TMVE Thrivent Mid Cap Value ETF
Profitability Metrics
Valuation Metrics
Growth & Cash Flow
Price Change
Top 10 Holdings
| Stock Ticker | Weight |
|---|---|
| MTB | 2.43% |
| MKSI | 2.31% |
| HXL | 2.07% |
| USB | 2.00% |
| CCK | 1.98% |
| GD | 1.98% |
| NA | 1.87% |
| LH | 1.84% |
| HST | 1.80% |
| WH | 1.76% |
ETF Analysis
Fund Overview
Thrivent Mid Cap Value ETF (TMVE) currently reports 83 stock positions (subject to change), placing it in the mid-range in diversification range by holdings breadth. The top line-up is MTB (2.43%), MKSI (2.31%), HXL (2.07%), with MTB as the largest single weight at 2.43%. Together, the top three holdings account for 6.81%, which implies a more democratized weight structure where the broader holding set matters as much as the leadership group. This structure gives the portfolio a dual character: meaningful exposure to its highest-conviction names, alongside enough breadth to dampen idiosyncratic noise.

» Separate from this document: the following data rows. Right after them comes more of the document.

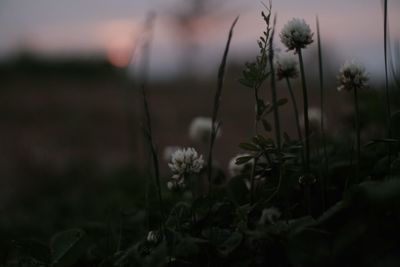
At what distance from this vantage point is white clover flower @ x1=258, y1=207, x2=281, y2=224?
1.36 m

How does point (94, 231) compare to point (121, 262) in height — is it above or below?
below

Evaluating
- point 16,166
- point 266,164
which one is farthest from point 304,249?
point 16,166

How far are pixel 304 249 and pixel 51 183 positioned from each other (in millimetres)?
3352

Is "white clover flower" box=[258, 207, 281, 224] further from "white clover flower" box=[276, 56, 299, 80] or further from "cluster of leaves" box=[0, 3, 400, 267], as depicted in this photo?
"white clover flower" box=[276, 56, 299, 80]

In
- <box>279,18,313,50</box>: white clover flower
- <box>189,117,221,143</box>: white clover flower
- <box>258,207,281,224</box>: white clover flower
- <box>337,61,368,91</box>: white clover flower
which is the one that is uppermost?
<box>279,18,313,50</box>: white clover flower

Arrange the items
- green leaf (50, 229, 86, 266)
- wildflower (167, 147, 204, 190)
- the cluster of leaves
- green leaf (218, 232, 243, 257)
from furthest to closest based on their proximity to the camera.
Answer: green leaf (50, 229, 86, 266) < wildflower (167, 147, 204, 190) < green leaf (218, 232, 243, 257) < the cluster of leaves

Profitability & Capital Efficiency
Examining the portfolio through a capital allocation lens, ROIC is 9.06%, WACC is 7.89%, and the economic spread is 1.16%. On balance, holdings are generating returns above their cost of capital, though the margin is slim enough to warrant attention. Supporting metrics show ROE at 15.24% and ROA at 4.87%, a combination that helps frame whether profitability strength is broad enough to hold through different market conditions. Taken together, the return profile suggests a portfolio that is value-creative but with less room for execution slippage.
Valuation
Turning to how the market is pricing the underlying earnings, trailing P/E of 16.82, forward P/E of 13.25, PEG of 1.89. Trailing and forward valuations are closely aligned, pointing to a market that is pricing continuity rather than improvement in the earnings outlook. A PEG in this range suggests valuation is fair rather than compelling — the portfolio is priced adequately for its growth, with limited buffer for downside revisions. The aggregate current ratio of 1.46 reflects tighter near-term liquidity — a factor worth monitoring if macro conditions tighten. The combined picture across P/E, forward P/E, PEG, and current ratio suggests a portfolio that is priced for continued execution — where disappointment would be costly and outperformance would likely require positive earnings surprises.
Margins & Cash Generation
From gross to free cash flow, gross margin sits at 39.44%, operating margin at 2.73%, and free cash flow margin at 26.36%. At this gross margin level, pricing power is present but not dominant — cost management matters as much as revenue growth. At this level, operating margins signal that earnings quality is limited — a feature of growth-stage or restructuring businesses. At this level, FCF margins reflect a portfolio of businesses with genuine capital efficiency and strong cash-based earnings quality. The margin profile warrants careful consideration — businesses with compressed margins have less room to absorb cost pressure or revenue softness.
Growth & Forward Outlook
Revenue momentum and analyst targets together paint a picture where the estimated 12-month price change of 15.47%, where consensus expectations favor gradual appreciation over the next year, while TTM revenue growth of 11.71% reflecting moderate but reliable revenue progress across the basket. Reported revenue growth is the operational foundation; the analyst target spread shows what the market is willing to pay above it — and that premium can evaporate quickly if delivery slips. For investors, the central question is whether the operating momentum visible in revenues is durable enough to support the price appreciation implied by consensus targets. The estimated 12-month price change is a weighted composite of analyst price target estimates adjusted by each holding's ETF weight, sourced from publicly available data, and should not be interpreted as a reliable prediction of future performance.
Conclusion
BuyThe fundamental case holds up across most key dimensions — the combination of positive economic spread, reasonable valuation, and analyst support is constructive.
This assessment reflects quantitative metrics only and does not constitute financial advice or a recommendation to buy or sell any security. Past performance is not indicative of future results.